Reflecting

I went away for a while.

First to Perth, on the banks of the Swan River, at the edge of the Indian Ocean. Another Finisterre – the most isolated city in the world, they say.

It’s where I went to school, and where I still have childhood friends and a sister; two brothers, a stepfather and a father; and other relationships that are complex and enduring.

It’s where I walk under a sky of a particular blue, my feet locating themselves on known, but now strange, earth. I smell childhood fantasies on the breeze and catch glimpses of teenage willfulness around corners. I taste the longing for movement I’ve known all my life.

I always want to be my best self in Perth, to make an offering that is pure and generous. I have moments of success, but too many of failure. My patterns run deep there. I settle into them without knowing, then try to escape them. I struggle to create new shapes, new ways of being, and to lay those over the old patterns.

I succeed. I fail. I walk away again.

■ Written tasks ■
1. In the reflection on Perth, on the banks of which river does the city stand?
2. Extend the reflection on Perth, picking up after its final sentence.

■ Provided records ■
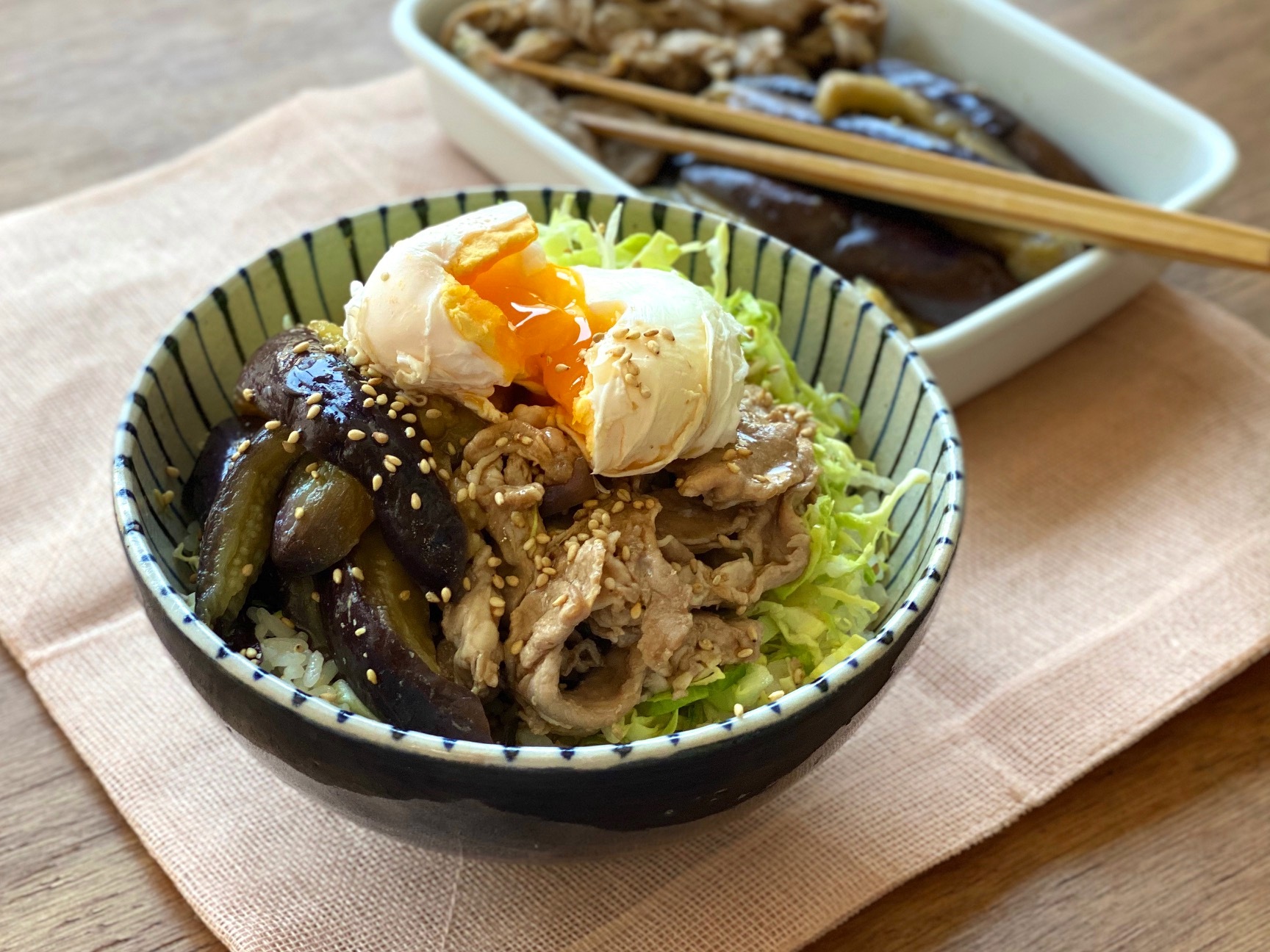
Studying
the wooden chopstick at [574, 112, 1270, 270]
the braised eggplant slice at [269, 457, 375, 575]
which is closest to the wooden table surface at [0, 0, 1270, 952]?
the braised eggplant slice at [269, 457, 375, 575]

■ Answers for the tasks ■
1. The Swan River.

2.
This time I went to Ubud in the hills of Bali, in the shadow of Mount Agung.

Agung…

Three thousand metres of volcano, rising out of the mist and smoke. It last erupted in the sixties, changing the island and its terrain. It is worshiped and revered. It wears pale cloud to great effect.

 I slept in a house made of bamboo, looking across ripening rice and paradise flowers to palm trees and kites. I woke to footsteps on stone, treading a path to the temple outside the window.

 As frog croaks gave way to cock-squawks, and before whirring motorbikes on the road took precedence, they would come, those gliding dark-haired women, preceded by the smoke of incense sticks. They placed offerings at the door, at the family temple opposite, and at the compound gateway. They placed them on the paths to warungs, and at intersections of three roads. Kadek told me that she makes dozens each day. They are like birds’ nests made of bamboo fronds, filled with flowers and rice, fruit and biscuits. The air fills with perfumed smoke as the neighborhood is dotted with these gifts. At every doorway, statue, shop entrance and tree.

They are infinite in variety and content.

 

 

They make me wonder about the offerings I make; the moments when I pause in the day, as they do, to stop and acknowledge ancestors or history, or to give thanks. Kadek told me that the Balinese “work so we can have enough food and make our offerings.”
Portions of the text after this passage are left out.